(Stored data)
——

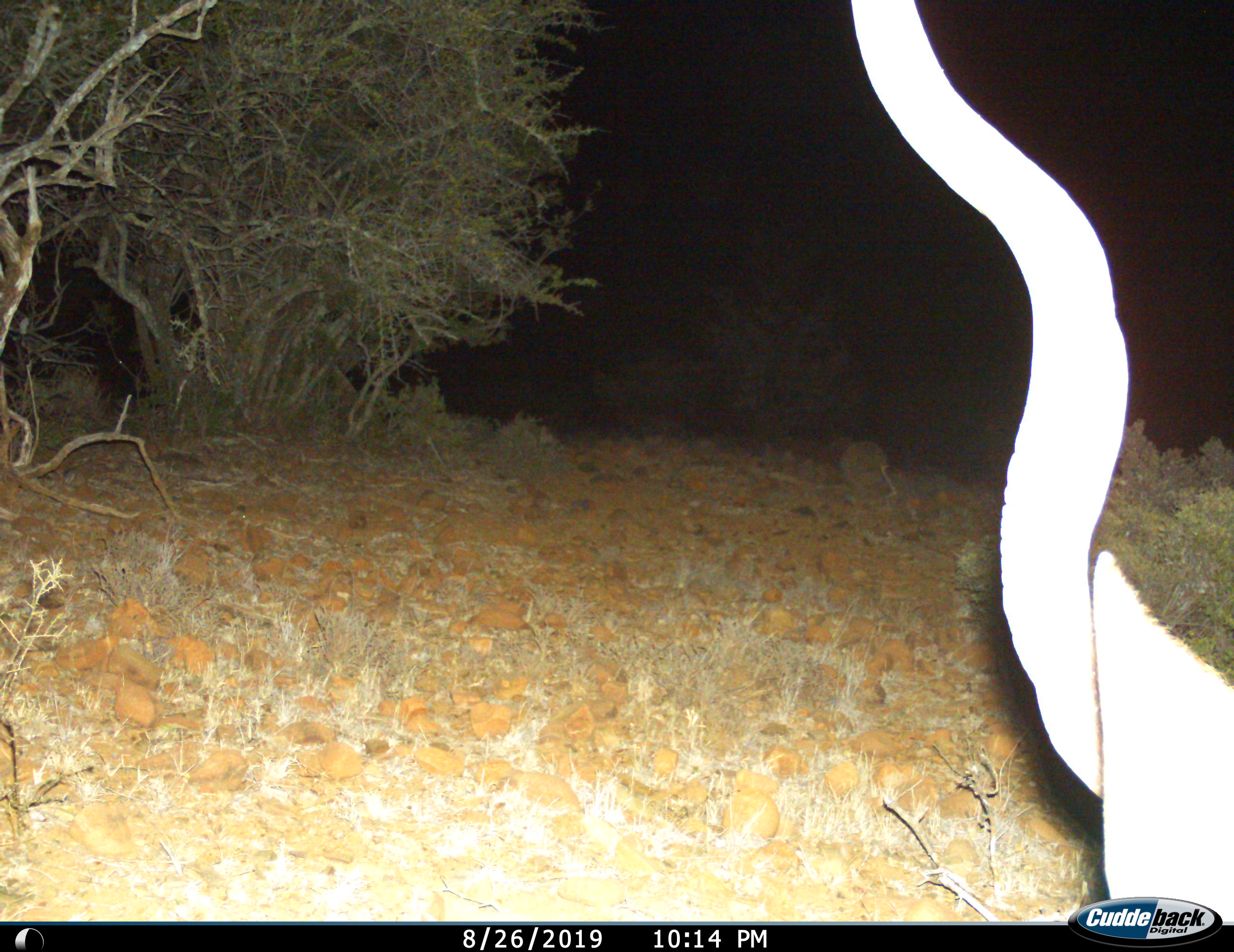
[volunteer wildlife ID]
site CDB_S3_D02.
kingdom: Animalia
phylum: Chordata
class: Mammalia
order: Artiodactyla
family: Bovidae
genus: Tragelaphus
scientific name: Tragelaphus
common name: kudu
Kudu (Tragelaphus), count 1. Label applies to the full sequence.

——

• Task brief: Set the lines down exactly as they stand, beginning at the one that contains "genus: Tragelaphus" and stopping after the last line of the entries above.

• Solution to this task:
genus: Tragelaphus
scientific name: Tragelaphus
common name: kudu
Kudu (Tragelaphus), count 1. Label applies to the full sequence.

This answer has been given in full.